La de que así como la técnica manipulaba y transformaba los objetos a través de la vertiginosa industria, era posible también manipular y transformar a los sujetos, gracias a lo que dio en llamarse la “ingeniería social”. Esa monstruosa mistificación anegó la humanidad en sangre. Los “constructores” políticos fueron expresión de cualquier ámbito del cuadrante ideológico. Los chacales pertenecían a la misma raza depredadora de lo humano. Cada uno y todos los habitantes fueron, para sus sueños de locura, como ladrillos que se podían apilar aunque los planos de la construcción fueran distintos.
Los actuales progresistas falaces son nostálgicos de esa construcción imposible. El inmenso fracaso planetario de la sociedad comunista, que implosionó sin un tiro de Occidente y sin intervención de la CIA, los ha dejado anonadados, pero rencorosos. Detrás y debajo de la persistente crítica implacable a las sociedades de consumo se adivinan los antiguos ropajes y el afán de venganza.
Los seres humanos -todos- queremos lo mejor. Desde la caverna, ese impulso nos ha hecho progresar. Que significa elevar, ampliar, perfeccionar el horizonte de nuestras existencias. Para nosotros y los seres que estimamos. Las sociedades modernas que viven a la altura de los tiempos actuales son sociedades libres, donde un puñado de valores que hacen a la dignidad tiene vigencia institucional. Además, son sociedades que ofrecen los productos y los adelantos tecnológicos a millones de consumidores que tienen los recursos económicos suficientes como para adquirirlos.

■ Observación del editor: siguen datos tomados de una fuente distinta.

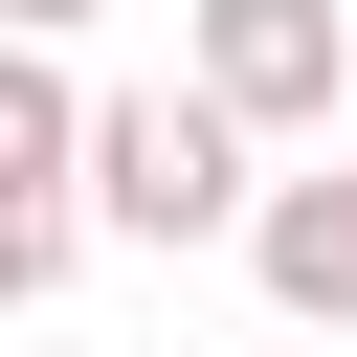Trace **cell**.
Here are the masks:
<instances>
[{
  "instance_id": "6da1fadb",
  "label": "cell",
  "mask_w": 357,
  "mask_h": 357,
  "mask_svg": "<svg viewBox=\"0 0 357 357\" xmlns=\"http://www.w3.org/2000/svg\"><path fill=\"white\" fill-rule=\"evenodd\" d=\"M245 156H268V134H245L223 89H112V134H89V223H134V245H223V223H268Z\"/></svg>"
},
{
  "instance_id": "7a4b0ae2",
  "label": "cell",
  "mask_w": 357,
  "mask_h": 357,
  "mask_svg": "<svg viewBox=\"0 0 357 357\" xmlns=\"http://www.w3.org/2000/svg\"><path fill=\"white\" fill-rule=\"evenodd\" d=\"M89 134H112V112L67 89V45H22V67H0V290H22V312L89 268Z\"/></svg>"
},
{
  "instance_id": "3957f363",
  "label": "cell",
  "mask_w": 357,
  "mask_h": 357,
  "mask_svg": "<svg viewBox=\"0 0 357 357\" xmlns=\"http://www.w3.org/2000/svg\"><path fill=\"white\" fill-rule=\"evenodd\" d=\"M178 89H223L245 134H335L357 112V22L335 0H201L178 22Z\"/></svg>"
},
{
  "instance_id": "277c9868",
  "label": "cell",
  "mask_w": 357,
  "mask_h": 357,
  "mask_svg": "<svg viewBox=\"0 0 357 357\" xmlns=\"http://www.w3.org/2000/svg\"><path fill=\"white\" fill-rule=\"evenodd\" d=\"M245 268H268V312H312V335H357V134H335L312 178H268V223H245Z\"/></svg>"
},
{
  "instance_id": "5b68a950",
  "label": "cell",
  "mask_w": 357,
  "mask_h": 357,
  "mask_svg": "<svg viewBox=\"0 0 357 357\" xmlns=\"http://www.w3.org/2000/svg\"><path fill=\"white\" fill-rule=\"evenodd\" d=\"M0 22H22V45H67V22H89V0H0Z\"/></svg>"
}]
</instances>
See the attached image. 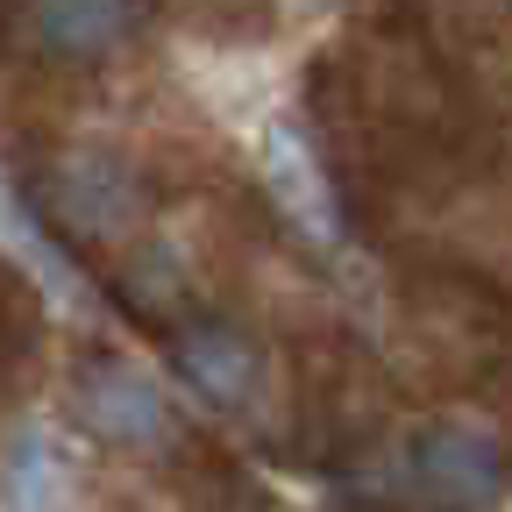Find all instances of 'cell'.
Masks as SVG:
<instances>
[{"label":"cell","mask_w":512,"mask_h":512,"mask_svg":"<svg viewBox=\"0 0 512 512\" xmlns=\"http://www.w3.org/2000/svg\"><path fill=\"white\" fill-rule=\"evenodd\" d=\"M22 192L43 228H57L72 249H128L150 228V178L121 150L100 143H57L22 164Z\"/></svg>","instance_id":"1"},{"label":"cell","mask_w":512,"mask_h":512,"mask_svg":"<svg viewBox=\"0 0 512 512\" xmlns=\"http://www.w3.org/2000/svg\"><path fill=\"white\" fill-rule=\"evenodd\" d=\"M72 413H79V427H86L93 441L136 448V456H157V448L178 441V406H171V392H164L150 370H136L128 356H114V349H93V356L72 370Z\"/></svg>","instance_id":"2"},{"label":"cell","mask_w":512,"mask_h":512,"mask_svg":"<svg viewBox=\"0 0 512 512\" xmlns=\"http://www.w3.org/2000/svg\"><path fill=\"white\" fill-rule=\"evenodd\" d=\"M164 349H171V370L178 384L200 406L214 413H249L256 399H264V384H271V363H264V342H256L242 320L228 313H178L171 328H157Z\"/></svg>","instance_id":"3"},{"label":"cell","mask_w":512,"mask_h":512,"mask_svg":"<svg viewBox=\"0 0 512 512\" xmlns=\"http://www.w3.org/2000/svg\"><path fill=\"white\" fill-rule=\"evenodd\" d=\"M406 484L448 512H491L505 498V448L470 420H427L406 441Z\"/></svg>","instance_id":"4"},{"label":"cell","mask_w":512,"mask_h":512,"mask_svg":"<svg viewBox=\"0 0 512 512\" xmlns=\"http://www.w3.org/2000/svg\"><path fill=\"white\" fill-rule=\"evenodd\" d=\"M150 0H29V43L50 64H107L143 36Z\"/></svg>","instance_id":"5"},{"label":"cell","mask_w":512,"mask_h":512,"mask_svg":"<svg viewBox=\"0 0 512 512\" xmlns=\"http://www.w3.org/2000/svg\"><path fill=\"white\" fill-rule=\"evenodd\" d=\"M0 498H8V512H64V505H72V463H64V448L43 427H29V434L8 441Z\"/></svg>","instance_id":"6"}]
</instances>
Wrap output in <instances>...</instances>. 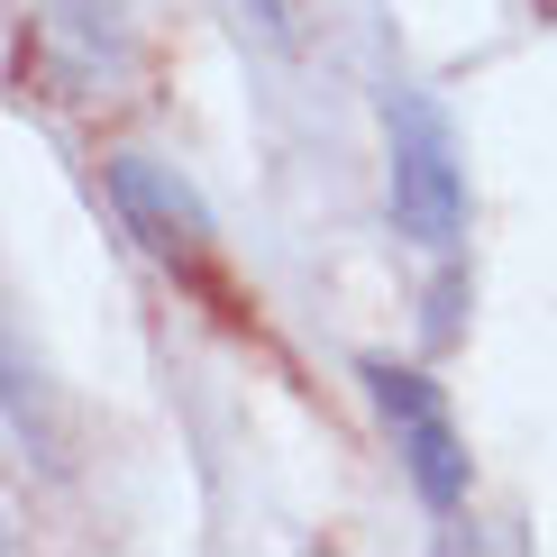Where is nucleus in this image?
Masks as SVG:
<instances>
[{"label": "nucleus", "mask_w": 557, "mask_h": 557, "mask_svg": "<svg viewBox=\"0 0 557 557\" xmlns=\"http://www.w3.org/2000/svg\"><path fill=\"white\" fill-rule=\"evenodd\" d=\"M357 384H366V403H375V421L393 430V457H403L411 494H421L438 521H457L467 512V438H457L448 393H438L421 366H393V357H366Z\"/></svg>", "instance_id": "nucleus-2"}, {"label": "nucleus", "mask_w": 557, "mask_h": 557, "mask_svg": "<svg viewBox=\"0 0 557 557\" xmlns=\"http://www.w3.org/2000/svg\"><path fill=\"white\" fill-rule=\"evenodd\" d=\"M101 183H110V211L128 220V238L147 247L156 265H174V274H201V265H211V238H220V228H211L201 193H193L174 165H156V156H110Z\"/></svg>", "instance_id": "nucleus-3"}, {"label": "nucleus", "mask_w": 557, "mask_h": 557, "mask_svg": "<svg viewBox=\"0 0 557 557\" xmlns=\"http://www.w3.org/2000/svg\"><path fill=\"white\" fill-rule=\"evenodd\" d=\"M384 201H393V228L430 257H448L467 238V147H457L448 110L411 83L384 91Z\"/></svg>", "instance_id": "nucleus-1"}]
</instances>
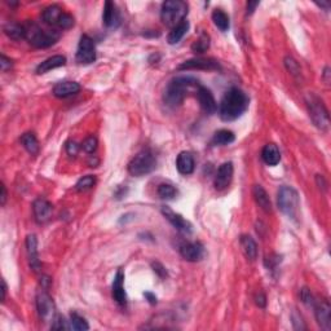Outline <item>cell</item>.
I'll use <instances>...</instances> for the list:
<instances>
[{
    "label": "cell",
    "mask_w": 331,
    "mask_h": 331,
    "mask_svg": "<svg viewBox=\"0 0 331 331\" xmlns=\"http://www.w3.org/2000/svg\"><path fill=\"white\" fill-rule=\"evenodd\" d=\"M111 289H113L111 290L113 298L116 303L121 304V305L127 303V295H126V290H124V272L122 269H118V272H116Z\"/></svg>",
    "instance_id": "obj_18"
},
{
    "label": "cell",
    "mask_w": 331,
    "mask_h": 331,
    "mask_svg": "<svg viewBox=\"0 0 331 331\" xmlns=\"http://www.w3.org/2000/svg\"><path fill=\"white\" fill-rule=\"evenodd\" d=\"M189 30V22L185 19L184 22H181L180 25H177L176 28H174L171 30V33L169 34V36H167V41H169V44L174 45V44H177L180 40H181L182 38H184V35L186 33H188Z\"/></svg>",
    "instance_id": "obj_27"
},
{
    "label": "cell",
    "mask_w": 331,
    "mask_h": 331,
    "mask_svg": "<svg viewBox=\"0 0 331 331\" xmlns=\"http://www.w3.org/2000/svg\"><path fill=\"white\" fill-rule=\"evenodd\" d=\"M241 247L245 256L250 260H255L257 256V245L250 235H241Z\"/></svg>",
    "instance_id": "obj_25"
},
{
    "label": "cell",
    "mask_w": 331,
    "mask_h": 331,
    "mask_svg": "<svg viewBox=\"0 0 331 331\" xmlns=\"http://www.w3.org/2000/svg\"><path fill=\"white\" fill-rule=\"evenodd\" d=\"M155 164H157V159H155V155L153 154L152 150L144 149L137 153L132 158V160L128 163V172L132 176L140 177L150 174L155 169Z\"/></svg>",
    "instance_id": "obj_5"
},
{
    "label": "cell",
    "mask_w": 331,
    "mask_h": 331,
    "mask_svg": "<svg viewBox=\"0 0 331 331\" xmlns=\"http://www.w3.org/2000/svg\"><path fill=\"white\" fill-rule=\"evenodd\" d=\"M12 65L13 64H12L11 58L7 57L6 55L0 56V69H2V72H7L8 69H11Z\"/></svg>",
    "instance_id": "obj_41"
},
{
    "label": "cell",
    "mask_w": 331,
    "mask_h": 331,
    "mask_svg": "<svg viewBox=\"0 0 331 331\" xmlns=\"http://www.w3.org/2000/svg\"><path fill=\"white\" fill-rule=\"evenodd\" d=\"M254 198L256 201V203L262 207V210H264L265 212H271L272 211V203L271 199H269V196L265 192V189L260 185H255L254 186Z\"/></svg>",
    "instance_id": "obj_26"
},
{
    "label": "cell",
    "mask_w": 331,
    "mask_h": 331,
    "mask_svg": "<svg viewBox=\"0 0 331 331\" xmlns=\"http://www.w3.org/2000/svg\"><path fill=\"white\" fill-rule=\"evenodd\" d=\"M235 140V136L232 131L229 130H219L215 132L212 137L214 145H219V147H224V145H229Z\"/></svg>",
    "instance_id": "obj_30"
},
{
    "label": "cell",
    "mask_w": 331,
    "mask_h": 331,
    "mask_svg": "<svg viewBox=\"0 0 331 331\" xmlns=\"http://www.w3.org/2000/svg\"><path fill=\"white\" fill-rule=\"evenodd\" d=\"M300 298H301V301H303V303L305 304V305H308V306L315 305V303H316L315 298H313L312 293H311V291H309V290L306 289V287L301 289Z\"/></svg>",
    "instance_id": "obj_40"
},
{
    "label": "cell",
    "mask_w": 331,
    "mask_h": 331,
    "mask_svg": "<svg viewBox=\"0 0 331 331\" xmlns=\"http://www.w3.org/2000/svg\"><path fill=\"white\" fill-rule=\"evenodd\" d=\"M277 203L279 210L287 216V218L295 219L299 211V194L291 186H282L279 188L277 194Z\"/></svg>",
    "instance_id": "obj_6"
},
{
    "label": "cell",
    "mask_w": 331,
    "mask_h": 331,
    "mask_svg": "<svg viewBox=\"0 0 331 331\" xmlns=\"http://www.w3.org/2000/svg\"><path fill=\"white\" fill-rule=\"evenodd\" d=\"M33 211L35 220L39 224H43L50 220L51 215H52V204L47 199L39 198L33 203Z\"/></svg>",
    "instance_id": "obj_17"
},
{
    "label": "cell",
    "mask_w": 331,
    "mask_h": 331,
    "mask_svg": "<svg viewBox=\"0 0 331 331\" xmlns=\"http://www.w3.org/2000/svg\"><path fill=\"white\" fill-rule=\"evenodd\" d=\"M257 6H259V2H257V0H255V2H247V13H254V11L256 9Z\"/></svg>",
    "instance_id": "obj_45"
},
{
    "label": "cell",
    "mask_w": 331,
    "mask_h": 331,
    "mask_svg": "<svg viewBox=\"0 0 331 331\" xmlns=\"http://www.w3.org/2000/svg\"><path fill=\"white\" fill-rule=\"evenodd\" d=\"M23 26L26 30V39L35 48H48L60 39V33L57 30H43L34 22H28Z\"/></svg>",
    "instance_id": "obj_4"
},
{
    "label": "cell",
    "mask_w": 331,
    "mask_h": 331,
    "mask_svg": "<svg viewBox=\"0 0 331 331\" xmlns=\"http://www.w3.org/2000/svg\"><path fill=\"white\" fill-rule=\"evenodd\" d=\"M177 191L174 185L171 184H160L158 186V196L162 199H174L176 197Z\"/></svg>",
    "instance_id": "obj_34"
},
{
    "label": "cell",
    "mask_w": 331,
    "mask_h": 331,
    "mask_svg": "<svg viewBox=\"0 0 331 331\" xmlns=\"http://www.w3.org/2000/svg\"><path fill=\"white\" fill-rule=\"evenodd\" d=\"M210 48V36L207 34H201L198 39L192 45V51L196 53H203Z\"/></svg>",
    "instance_id": "obj_32"
},
{
    "label": "cell",
    "mask_w": 331,
    "mask_h": 331,
    "mask_svg": "<svg viewBox=\"0 0 331 331\" xmlns=\"http://www.w3.org/2000/svg\"><path fill=\"white\" fill-rule=\"evenodd\" d=\"M36 308H38V313L41 320L53 321L56 316L55 303L44 289L39 290L36 294Z\"/></svg>",
    "instance_id": "obj_8"
},
{
    "label": "cell",
    "mask_w": 331,
    "mask_h": 331,
    "mask_svg": "<svg viewBox=\"0 0 331 331\" xmlns=\"http://www.w3.org/2000/svg\"><path fill=\"white\" fill-rule=\"evenodd\" d=\"M102 22L109 29L118 28L119 23H121V14H119L118 8L113 2H106L105 6H104Z\"/></svg>",
    "instance_id": "obj_16"
},
{
    "label": "cell",
    "mask_w": 331,
    "mask_h": 331,
    "mask_svg": "<svg viewBox=\"0 0 331 331\" xmlns=\"http://www.w3.org/2000/svg\"><path fill=\"white\" fill-rule=\"evenodd\" d=\"M80 91V86L77 82H60L53 87V94L58 99H66L74 96Z\"/></svg>",
    "instance_id": "obj_20"
},
{
    "label": "cell",
    "mask_w": 331,
    "mask_h": 331,
    "mask_svg": "<svg viewBox=\"0 0 331 331\" xmlns=\"http://www.w3.org/2000/svg\"><path fill=\"white\" fill-rule=\"evenodd\" d=\"M82 149L86 153H93L97 149V138L93 136H89L83 141Z\"/></svg>",
    "instance_id": "obj_38"
},
{
    "label": "cell",
    "mask_w": 331,
    "mask_h": 331,
    "mask_svg": "<svg viewBox=\"0 0 331 331\" xmlns=\"http://www.w3.org/2000/svg\"><path fill=\"white\" fill-rule=\"evenodd\" d=\"M285 65H286L287 70H289L294 77H299V75H300V67H299L298 62H296L293 57L285 58Z\"/></svg>",
    "instance_id": "obj_36"
},
{
    "label": "cell",
    "mask_w": 331,
    "mask_h": 331,
    "mask_svg": "<svg viewBox=\"0 0 331 331\" xmlns=\"http://www.w3.org/2000/svg\"><path fill=\"white\" fill-rule=\"evenodd\" d=\"M262 158L268 166H276L281 160V153L274 144H267L262 150Z\"/></svg>",
    "instance_id": "obj_24"
},
{
    "label": "cell",
    "mask_w": 331,
    "mask_h": 331,
    "mask_svg": "<svg viewBox=\"0 0 331 331\" xmlns=\"http://www.w3.org/2000/svg\"><path fill=\"white\" fill-rule=\"evenodd\" d=\"M152 267H153V271H154L155 273L160 277V278H164V277H167V271H166V268L163 267L160 263H152Z\"/></svg>",
    "instance_id": "obj_42"
},
{
    "label": "cell",
    "mask_w": 331,
    "mask_h": 331,
    "mask_svg": "<svg viewBox=\"0 0 331 331\" xmlns=\"http://www.w3.org/2000/svg\"><path fill=\"white\" fill-rule=\"evenodd\" d=\"M188 14V4L182 0H167L160 8V18L163 23L174 29L185 21Z\"/></svg>",
    "instance_id": "obj_3"
},
{
    "label": "cell",
    "mask_w": 331,
    "mask_h": 331,
    "mask_svg": "<svg viewBox=\"0 0 331 331\" xmlns=\"http://www.w3.org/2000/svg\"><path fill=\"white\" fill-rule=\"evenodd\" d=\"M197 99H198L199 104H201L202 110L206 114H214L218 110V105H216L215 97H214L212 92L208 88L203 86H199L197 89Z\"/></svg>",
    "instance_id": "obj_14"
},
{
    "label": "cell",
    "mask_w": 331,
    "mask_h": 331,
    "mask_svg": "<svg viewBox=\"0 0 331 331\" xmlns=\"http://www.w3.org/2000/svg\"><path fill=\"white\" fill-rule=\"evenodd\" d=\"M180 255L188 262H198L204 256V248L199 242H188L180 246Z\"/></svg>",
    "instance_id": "obj_15"
},
{
    "label": "cell",
    "mask_w": 331,
    "mask_h": 331,
    "mask_svg": "<svg viewBox=\"0 0 331 331\" xmlns=\"http://www.w3.org/2000/svg\"><path fill=\"white\" fill-rule=\"evenodd\" d=\"M96 60V48L94 43L88 35L80 36L79 44L77 50V61L79 64L88 65Z\"/></svg>",
    "instance_id": "obj_9"
},
{
    "label": "cell",
    "mask_w": 331,
    "mask_h": 331,
    "mask_svg": "<svg viewBox=\"0 0 331 331\" xmlns=\"http://www.w3.org/2000/svg\"><path fill=\"white\" fill-rule=\"evenodd\" d=\"M162 214L179 232L185 233V234H191V233L193 232L192 224L189 223L188 220H185L180 214H176L175 211H172L170 207H162Z\"/></svg>",
    "instance_id": "obj_11"
},
{
    "label": "cell",
    "mask_w": 331,
    "mask_h": 331,
    "mask_svg": "<svg viewBox=\"0 0 331 331\" xmlns=\"http://www.w3.org/2000/svg\"><path fill=\"white\" fill-rule=\"evenodd\" d=\"M52 328L53 330H69L70 326L67 325L64 317H61L60 315H56L52 321Z\"/></svg>",
    "instance_id": "obj_39"
},
{
    "label": "cell",
    "mask_w": 331,
    "mask_h": 331,
    "mask_svg": "<svg viewBox=\"0 0 331 331\" xmlns=\"http://www.w3.org/2000/svg\"><path fill=\"white\" fill-rule=\"evenodd\" d=\"M73 26H74V17L65 12V13L62 14V17H61L58 28L62 29V30H67V29H72Z\"/></svg>",
    "instance_id": "obj_37"
},
{
    "label": "cell",
    "mask_w": 331,
    "mask_h": 331,
    "mask_svg": "<svg viewBox=\"0 0 331 331\" xmlns=\"http://www.w3.org/2000/svg\"><path fill=\"white\" fill-rule=\"evenodd\" d=\"M7 296V283L4 279H2V301H6Z\"/></svg>",
    "instance_id": "obj_48"
},
{
    "label": "cell",
    "mask_w": 331,
    "mask_h": 331,
    "mask_svg": "<svg viewBox=\"0 0 331 331\" xmlns=\"http://www.w3.org/2000/svg\"><path fill=\"white\" fill-rule=\"evenodd\" d=\"M317 6H320L321 8H325L326 11H328V8H330V4L328 3H318Z\"/></svg>",
    "instance_id": "obj_49"
},
{
    "label": "cell",
    "mask_w": 331,
    "mask_h": 331,
    "mask_svg": "<svg viewBox=\"0 0 331 331\" xmlns=\"http://www.w3.org/2000/svg\"><path fill=\"white\" fill-rule=\"evenodd\" d=\"M212 21L215 23L216 28L220 31L225 33V31L229 30L230 28V21L229 16L223 11V9H215L212 12Z\"/></svg>",
    "instance_id": "obj_28"
},
{
    "label": "cell",
    "mask_w": 331,
    "mask_h": 331,
    "mask_svg": "<svg viewBox=\"0 0 331 331\" xmlns=\"http://www.w3.org/2000/svg\"><path fill=\"white\" fill-rule=\"evenodd\" d=\"M66 152L69 155H77L78 152H79V145H78L75 141H69V143L66 144Z\"/></svg>",
    "instance_id": "obj_43"
},
{
    "label": "cell",
    "mask_w": 331,
    "mask_h": 331,
    "mask_svg": "<svg viewBox=\"0 0 331 331\" xmlns=\"http://www.w3.org/2000/svg\"><path fill=\"white\" fill-rule=\"evenodd\" d=\"M179 70H221V66L214 58L198 57L182 62Z\"/></svg>",
    "instance_id": "obj_10"
},
{
    "label": "cell",
    "mask_w": 331,
    "mask_h": 331,
    "mask_svg": "<svg viewBox=\"0 0 331 331\" xmlns=\"http://www.w3.org/2000/svg\"><path fill=\"white\" fill-rule=\"evenodd\" d=\"M64 13L65 12L61 9V7L53 4V6L47 7V8L43 11V13H41V19H43V21H44V23H47V25L57 26L58 28L60 19Z\"/></svg>",
    "instance_id": "obj_23"
},
{
    "label": "cell",
    "mask_w": 331,
    "mask_h": 331,
    "mask_svg": "<svg viewBox=\"0 0 331 331\" xmlns=\"http://www.w3.org/2000/svg\"><path fill=\"white\" fill-rule=\"evenodd\" d=\"M4 33L13 40H21V39H26V30L25 26L19 25L16 22H9L4 26Z\"/></svg>",
    "instance_id": "obj_29"
},
{
    "label": "cell",
    "mask_w": 331,
    "mask_h": 331,
    "mask_svg": "<svg viewBox=\"0 0 331 331\" xmlns=\"http://www.w3.org/2000/svg\"><path fill=\"white\" fill-rule=\"evenodd\" d=\"M248 102H250V100H248L247 94L242 89L233 87L229 91H226L221 99L220 108H219L220 118L224 122L235 121L247 110Z\"/></svg>",
    "instance_id": "obj_1"
},
{
    "label": "cell",
    "mask_w": 331,
    "mask_h": 331,
    "mask_svg": "<svg viewBox=\"0 0 331 331\" xmlns=\"http://www.w3.org/2000/svg\"><path fill=\"white\" fill-rule=\"evenodd\" d=\"M144 296L149 300L150 304H157V296L153 295L152 293H144Z\"/></svg>",
    "instance_id": "obj_47"
},
{
    "label": "cell",
    "mask_w": 331,
    "mask_h": 331,
    "mask_svg": "<svg viewBox=\"0 0 331 331\" xmlns=\"http://www.w3.org/2000/svg\"><path fill=\"white\" fill-rule=\"evenodd\" d=\"M26 250H28L29 262L33 271L38 272L40 269V262L38 256V241L34 234H29L26 238Z\"/></svg>",
    "instance_id": "obj_19"
},
{
    "label": "cell",
    "mask_w": 331,
    "mask_h": 331,
    "mask_svg": "<svg viewBox=\"0 0 331 331\" xmlns=\"http://www.w3.org/2000/svg\"><path fill=\"white\" fill-rule=\"evenodd\" d=\"M201 86L198 80L193 77H176L167 84L163 93V101L169 108H177L182 104L186 94L192 88Z\"/></svg>",
    "instance_id": "obj_2"
},
{
    "label": "cell",
    "mask_w": 331,
    "mask_h": 331,
    "mask_svg": "<svg viewBox=\"0 0 331 331\" xmlns=\"http://www.w3.org/2000/svg\"><path fill=\"white\" fill-rule=\"evenodd\" d=\"M6 201H7V189H6V185L2 184V196H0V204H2V206H4V204H6Z\"/></svg>",
    "instance_id": "obj_46"
},
{
    "label": "cell",
    "mask_w": 331,
    "mask_h": 331,
    "mask_svg": "<svg viewBox=\"0 0 331 331\" xmlns=\"http://www.w3.org/2000/svg\"><path fill=\"white\" fill-rule=\"evenodd\" d=\"M94 184H96V179H94V176L88 175V176L82 177V179L77 182L75 189H77L78 192H86L88 191V189H91L92 186H94Z\"/></svg>",
    "instance_id": "obj_35"
},
{
    "label": "cell",
    "mask_w": 331,
    "mask_h": 331,
    "mask_svg": "<svg viewBox=\"0 0 331 331\" xmlns=\"http://www.w3.org/2000/svg\"><path fill=\"white\" fill-rule=\"evenodd\" d=\"M315 315L316 320H317L318 325L323 328V330H330L331 328V306L327 300H316L315 305Z\"/></svg>",
    "instance_id": "obj_13"
},
{
    "label": "cell",
    "mask_w": 331,
    "mask_h": 331,
    "mask_svg": "<svg viewBox=\"0 0 331 331\" xmlns=\"http://www.w3.org/2000/svg\"><path fill=\"white\" fill-rule=\"evenodd\" d=\"M255 301H256V304L260 306V308H264L265 304H267V298H265L264 294L259 293L256 296H255Z\"/></svg>",
    "instance_id": "obj_44"
},
{
    "label": "cell",
    "mask_w": 331,
    "mask_h": 331,
    "mask_svg": "<svg viewBox=\"0 0 331 331\" xmlns=\"http://www.w3.org/2000/svg\"><path fill=\"white\" fill-rule=\"evenodd\" d=\"M176 169L181 175H191L194 171V158L189 152H181L176 158Z\"/></svg>",
    "instance_id": "obj_22"
},
{
    "label": "cell",
    "mask_w": 331,
    "mask_h": 331,
    "mask_svg": "<svg viewBox=\"0 0 331 331\" xmlns=\"http://www.w3.org/2000/svg\"><path fill=\"white\" fill-rule=\"evenodd\" d=\"M70 328H73V330H77V331H86V330H88L89 326H88V323H87V321L84 320L82 316H79L78 313L73 312L72 315H70Z\"/></svg>",
    "instance_id": "obj_33"
},
{
    "label": "cell",
    "mask_w": 331,
    "mask_h": 331,
    "mask_svg": "<svg viewBox=\"0 0 331 331\" xmlns=\"http://www.w3.org/2000/svg\"><path fill=\"white\" fill-rule=\"evenodd\" d=\"M65 65H66V57H65V56H52V57L47 58V60L43 61L41 64L38 65V67H36V74H45L47 72L57 69V67L65 66Z\"/></svg>",
    "instance_id": "obj_21"
},
{
    "label": "cell",
    "mask_w": 331,
    "mask_h": 331,
    "mask_svg": "<svg viewBox=\"0 0 331 331\" xmlns=\"http://www.w3.org/2000/svg\"><path fill=\"white\" fill-rule=\"evenodd\" d=\"M233 172H234V169H233L232 162H225L219 167L215 175V181H214L218 191H224L229 186L233 179Z\"/></svg>",
    "instance_id": "obj_12"
},
{
    "label": "cell",
    "mask_w": 331,
    "mask_h": 331,
    "mask_svg": "<svg viewBox=\"0 0 331 331\" xmlns=\"http://www.w3.org/2000/svg\"><path fill=\"white\" fill-rule=\"evenodd\" d=\"M21 144H22V147L25 148L30 154L34 155L39 152V143L34 133H23V135L21 136Z\"/></svg>",
    "instance_id": "obj_31"
},
{
    "label": "cell",
    "mask_w": 331,
    "mask_h": 331,
    "mask_svg": "<svg viewBox=\"0 0 331 331\" xmlns=\"http://www.w3.org/2000/svg\"><path fill=\"white\" fill-rule=\"evenodd\" d=\"M306 106H308L309 116L316 127L320 128L321 131L327 130L328 124H330V116H328V111L323 105V102L317 96L311 94L306 99Z\"/></svg>",
    "instance_id": "obj_7"
}]
</instances>
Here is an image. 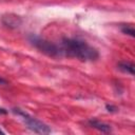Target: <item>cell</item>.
Instances as JSON below:
<instances>
[{
	"instance_id": "cell-1",
	"label": "cell",
	"mask_w": 135,
	"mask_h": 135,
	"mask_svg": "<svg viewBox=\"0 0 135 135\" xmlns=\"http://www.w3.org/2000/svg\"><path fill=\"white\" fill-rule=\"evenodd\" d=\"M61 56L76 58L81 61H94L99 57L98 51L79 38H63L58 44Z\"/></svg>"
},
{
	"instance_id": "cell-2",
	"label": "cell",
	"mask_w": 135,
	"mask_h": 135,
	"mask_svg": "<svg viewBox=\"0 0 135 135\" xmlns=\"http://www.w3.org/2000/svg\"><path fill=\"white\" fill-rule=\"evenodd\" d=\"M30 41L36 49H38L40 52H42L43 54H45L47 56H51V57L61 56L59 45L56 43H53L52 41H49L44 38L34 36V35H32L30 37Z\"/></svg>"
},
{
	"instance_id": "cell-3",
	"label": "cell",
	"mask_w": 135,
	"mask_h": 135,
	"mask_svg": "<svg viewBox=\"0 0 135 135\" xmlns=\"http://www.w3.org/2000/svg\"><path fill=\"white\" fill-rule=\"evenodd\" d=\"M13 112L16 113L17 115H19L22 118V120L24 121V123L27 126V128L31 131H33L35 133H38V134H49V133H51V129L47 124H45L42 121L30 116L27 113H25V112H23L19 109H14Z\"/></svg>"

En ese deslumbramiento de las cosas ofrecidas, como no podría dejar de suceder, se producen excesos. En las ofertas y en las demandas. Y en el deterioro del ámbito físico y natural donde las sociedades actúan. Cuidar el todo como una manera de preservar las partes es una tarea acuciante del hoy, del ahora y del aquí. Pero importa demasiado aprender a separar la paja del trigo. La idea rancia, reaccionaria, atrasada, de los que quieren desandar la historia disfrazándose tramposamente de progresistas, debe ser desnudada. Sus críticas despechadas, también. José Ortega y Gasset escribió, y esto encaja como un guante en lo que venimos diciendo: “Cuando dos dicen lo mismo, no es lo mismo”.
El autor es profesor universitario y dirige el Doctorado en Ciencia Política de la Universidad de Belgrano.